#### EXERCISE:
Exactly the lines starting at the line containing "New South Wales, site Q25, 3-frame burst." and ending at the line containing "order: Diprotodontia" are to be written out from the listing below, both included.
□ □ □ □ □ □ □
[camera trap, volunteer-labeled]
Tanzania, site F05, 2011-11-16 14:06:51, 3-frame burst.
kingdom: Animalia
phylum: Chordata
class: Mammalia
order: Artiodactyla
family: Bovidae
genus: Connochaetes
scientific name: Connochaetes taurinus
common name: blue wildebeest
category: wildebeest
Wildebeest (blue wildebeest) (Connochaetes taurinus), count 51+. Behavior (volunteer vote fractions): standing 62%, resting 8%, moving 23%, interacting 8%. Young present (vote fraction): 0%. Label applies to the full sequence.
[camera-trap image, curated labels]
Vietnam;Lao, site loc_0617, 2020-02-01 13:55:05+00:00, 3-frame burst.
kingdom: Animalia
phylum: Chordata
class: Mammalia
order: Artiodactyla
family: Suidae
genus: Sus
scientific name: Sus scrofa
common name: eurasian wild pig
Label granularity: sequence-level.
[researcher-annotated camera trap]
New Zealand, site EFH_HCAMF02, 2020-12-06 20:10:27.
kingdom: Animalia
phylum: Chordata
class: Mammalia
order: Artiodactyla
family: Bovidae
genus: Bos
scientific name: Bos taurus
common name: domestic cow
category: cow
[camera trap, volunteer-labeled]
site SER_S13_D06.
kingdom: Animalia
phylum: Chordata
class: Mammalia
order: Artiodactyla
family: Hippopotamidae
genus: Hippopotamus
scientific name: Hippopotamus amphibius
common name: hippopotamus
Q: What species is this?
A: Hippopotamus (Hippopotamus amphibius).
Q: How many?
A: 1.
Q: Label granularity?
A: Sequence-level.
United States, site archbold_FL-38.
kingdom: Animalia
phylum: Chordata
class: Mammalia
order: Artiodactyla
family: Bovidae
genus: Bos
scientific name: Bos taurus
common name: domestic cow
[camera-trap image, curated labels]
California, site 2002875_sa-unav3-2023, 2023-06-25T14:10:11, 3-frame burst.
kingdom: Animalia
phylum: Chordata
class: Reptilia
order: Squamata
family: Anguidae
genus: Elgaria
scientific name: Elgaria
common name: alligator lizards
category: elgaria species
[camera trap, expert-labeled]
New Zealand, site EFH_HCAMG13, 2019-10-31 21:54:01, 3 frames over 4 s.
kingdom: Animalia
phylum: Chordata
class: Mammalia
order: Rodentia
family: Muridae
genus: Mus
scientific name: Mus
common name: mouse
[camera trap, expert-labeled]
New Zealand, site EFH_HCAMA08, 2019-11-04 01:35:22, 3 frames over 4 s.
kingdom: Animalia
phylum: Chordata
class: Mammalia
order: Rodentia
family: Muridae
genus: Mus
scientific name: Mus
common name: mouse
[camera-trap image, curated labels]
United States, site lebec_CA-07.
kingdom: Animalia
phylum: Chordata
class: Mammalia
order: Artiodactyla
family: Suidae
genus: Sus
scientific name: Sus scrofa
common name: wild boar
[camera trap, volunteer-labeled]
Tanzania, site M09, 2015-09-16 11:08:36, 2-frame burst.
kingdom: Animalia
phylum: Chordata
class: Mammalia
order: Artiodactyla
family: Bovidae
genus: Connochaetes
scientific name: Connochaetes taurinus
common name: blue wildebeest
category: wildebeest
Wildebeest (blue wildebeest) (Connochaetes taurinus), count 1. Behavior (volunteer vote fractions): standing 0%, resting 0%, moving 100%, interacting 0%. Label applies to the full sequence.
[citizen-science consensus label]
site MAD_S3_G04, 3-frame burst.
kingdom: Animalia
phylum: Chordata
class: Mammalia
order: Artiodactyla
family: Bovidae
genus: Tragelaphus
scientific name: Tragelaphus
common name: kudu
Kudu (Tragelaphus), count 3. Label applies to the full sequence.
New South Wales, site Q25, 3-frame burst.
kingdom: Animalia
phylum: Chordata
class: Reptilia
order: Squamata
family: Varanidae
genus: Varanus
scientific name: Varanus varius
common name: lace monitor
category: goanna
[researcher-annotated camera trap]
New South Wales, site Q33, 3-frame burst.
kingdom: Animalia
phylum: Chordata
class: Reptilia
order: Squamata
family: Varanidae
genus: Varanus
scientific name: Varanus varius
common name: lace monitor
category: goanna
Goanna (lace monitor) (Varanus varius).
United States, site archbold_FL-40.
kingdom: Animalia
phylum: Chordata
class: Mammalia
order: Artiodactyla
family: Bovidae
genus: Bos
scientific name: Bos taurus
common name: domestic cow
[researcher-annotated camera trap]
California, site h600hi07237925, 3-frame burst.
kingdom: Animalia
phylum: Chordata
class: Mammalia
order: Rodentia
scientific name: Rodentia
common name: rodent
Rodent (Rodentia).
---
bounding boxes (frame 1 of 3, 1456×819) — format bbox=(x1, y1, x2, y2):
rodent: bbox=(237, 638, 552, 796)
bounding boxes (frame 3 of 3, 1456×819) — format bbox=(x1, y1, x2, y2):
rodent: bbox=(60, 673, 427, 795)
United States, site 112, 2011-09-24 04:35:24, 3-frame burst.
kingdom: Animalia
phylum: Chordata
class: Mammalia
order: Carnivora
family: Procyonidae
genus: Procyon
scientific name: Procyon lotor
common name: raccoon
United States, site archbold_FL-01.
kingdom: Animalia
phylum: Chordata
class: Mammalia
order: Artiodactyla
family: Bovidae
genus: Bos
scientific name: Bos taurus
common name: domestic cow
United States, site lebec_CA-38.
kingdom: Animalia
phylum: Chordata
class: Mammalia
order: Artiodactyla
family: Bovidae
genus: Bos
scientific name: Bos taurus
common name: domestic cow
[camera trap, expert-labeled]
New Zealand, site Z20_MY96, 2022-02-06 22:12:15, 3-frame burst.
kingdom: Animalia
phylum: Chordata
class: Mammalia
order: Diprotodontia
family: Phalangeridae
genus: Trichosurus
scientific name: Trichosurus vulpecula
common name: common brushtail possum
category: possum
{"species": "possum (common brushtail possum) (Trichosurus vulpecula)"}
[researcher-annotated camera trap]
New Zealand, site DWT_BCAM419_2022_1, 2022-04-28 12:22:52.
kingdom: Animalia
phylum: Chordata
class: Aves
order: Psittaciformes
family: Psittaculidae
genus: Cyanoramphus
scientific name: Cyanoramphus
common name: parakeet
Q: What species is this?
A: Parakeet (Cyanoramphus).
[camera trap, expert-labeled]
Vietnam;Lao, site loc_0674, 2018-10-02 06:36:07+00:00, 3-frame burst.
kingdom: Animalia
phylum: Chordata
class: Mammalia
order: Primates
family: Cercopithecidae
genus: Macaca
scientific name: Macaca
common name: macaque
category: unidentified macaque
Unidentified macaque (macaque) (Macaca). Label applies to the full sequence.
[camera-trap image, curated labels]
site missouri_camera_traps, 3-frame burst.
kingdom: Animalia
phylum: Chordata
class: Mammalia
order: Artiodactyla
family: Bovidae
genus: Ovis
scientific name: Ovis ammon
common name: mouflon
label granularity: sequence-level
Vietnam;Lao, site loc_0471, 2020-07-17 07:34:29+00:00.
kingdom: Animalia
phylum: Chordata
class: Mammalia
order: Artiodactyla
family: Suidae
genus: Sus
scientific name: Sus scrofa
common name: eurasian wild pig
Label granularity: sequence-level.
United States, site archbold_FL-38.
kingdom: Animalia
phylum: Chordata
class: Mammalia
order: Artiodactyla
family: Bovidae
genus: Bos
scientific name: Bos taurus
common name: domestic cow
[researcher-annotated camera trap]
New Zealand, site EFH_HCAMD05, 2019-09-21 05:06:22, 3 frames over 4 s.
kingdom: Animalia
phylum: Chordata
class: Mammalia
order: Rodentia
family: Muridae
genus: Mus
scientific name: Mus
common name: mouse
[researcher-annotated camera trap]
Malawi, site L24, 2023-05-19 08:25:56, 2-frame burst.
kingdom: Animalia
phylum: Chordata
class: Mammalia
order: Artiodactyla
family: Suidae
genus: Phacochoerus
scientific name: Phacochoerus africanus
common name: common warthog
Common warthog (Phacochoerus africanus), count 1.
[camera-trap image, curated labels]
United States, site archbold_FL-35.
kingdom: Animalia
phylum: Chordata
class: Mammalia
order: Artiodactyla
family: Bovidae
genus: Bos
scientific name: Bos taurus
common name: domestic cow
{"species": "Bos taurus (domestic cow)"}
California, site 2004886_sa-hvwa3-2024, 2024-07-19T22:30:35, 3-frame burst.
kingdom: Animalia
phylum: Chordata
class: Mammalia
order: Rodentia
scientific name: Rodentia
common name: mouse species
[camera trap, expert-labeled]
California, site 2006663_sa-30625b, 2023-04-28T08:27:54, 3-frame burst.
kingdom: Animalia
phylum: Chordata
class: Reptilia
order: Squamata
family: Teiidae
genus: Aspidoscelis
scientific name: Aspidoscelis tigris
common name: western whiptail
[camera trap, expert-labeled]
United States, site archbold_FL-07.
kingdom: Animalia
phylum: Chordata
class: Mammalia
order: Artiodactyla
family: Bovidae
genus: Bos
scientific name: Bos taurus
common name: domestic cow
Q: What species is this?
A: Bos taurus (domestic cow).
□ □ □ □ □ □ □
#### TASK SOLUTION:
New South Wales, site Q25, 3-frame burst.
kingdom: Animalia
phylum: Chordata
class: Reptilia
order: Squamata
family: Varanidae
genus: Varanus
scientific name: Varanus varius
common name: lace monitor
category: goanna
[researcher-annotated camera trap]
New South Wales, site Q33, 3-frame burst.
kingdom: Animalia
phylum: Chordata
class: Reptilia
order: Squamata
family: Varanidae
genus: Varanus
scientific name: Varanus varius
common name: lace monitor
category: goanna
Goanna (lace monitor) (Varanus varius).
United States, site archbold_FL-40.
kingdom: Animalia
phylum: Chordata
class: Mammalia
order: Artiodactyla
family: Bovidae
genus: Bos
scientific name: Bos taurus
common name: domestic cow
[researcher-annotated camera trap]
California, site h600hi07237925, 3-frame burst.
kingdom: Animalia
phylum: Chordata
class: Mammalia
order: Rodentia
scientific name: Rodentia
common name: rodent
Rodent (Rodentia).
---
bounding boxes (frame 1 of 3, 1456×819) — format bbox=(x1, y1, x2, y2):
rodent: bbox=(237, 638, 552, 796)
bounding boxes (frame 3 of 3, 1456×819) — format bbox=(x1, y1, x2, y2):
rodent: bbox=(60, 673, 427, 795)
United States, site 112, 2011-09-24 04:35:24, 3-frame burst.
kingdom: Animalia
phylum: Chordata
class: Mammalia
order: Carnivora
family: Procyonidae
genus: Procyon
scientific name: Procyon lotor
common name: raccoon
United States, site archbold_FL-01.
kingdom: Animalia
phylum: Chordata
class: Mammalia
order: Artiodactyla
family: Bovidae
genus: Bos
scientific name: Bos taurus
common name: domestic cow
United States, site lebec_CA-38.
kingdom: Animalia
phylum: Chordata
class: Mammalia
order: Artiodactyla
family: Bovidae
genus: Bos
scientific name: Bos taurus
common name: domestic cow
[camera trap, expert-labeled]
New Zealand, site Z20_MY96, 2022-02-06 22:12:15, 3-frame burst.
kingdom: Animalia
phylum: Chordata
class: Mammalia
order: Diprotodontia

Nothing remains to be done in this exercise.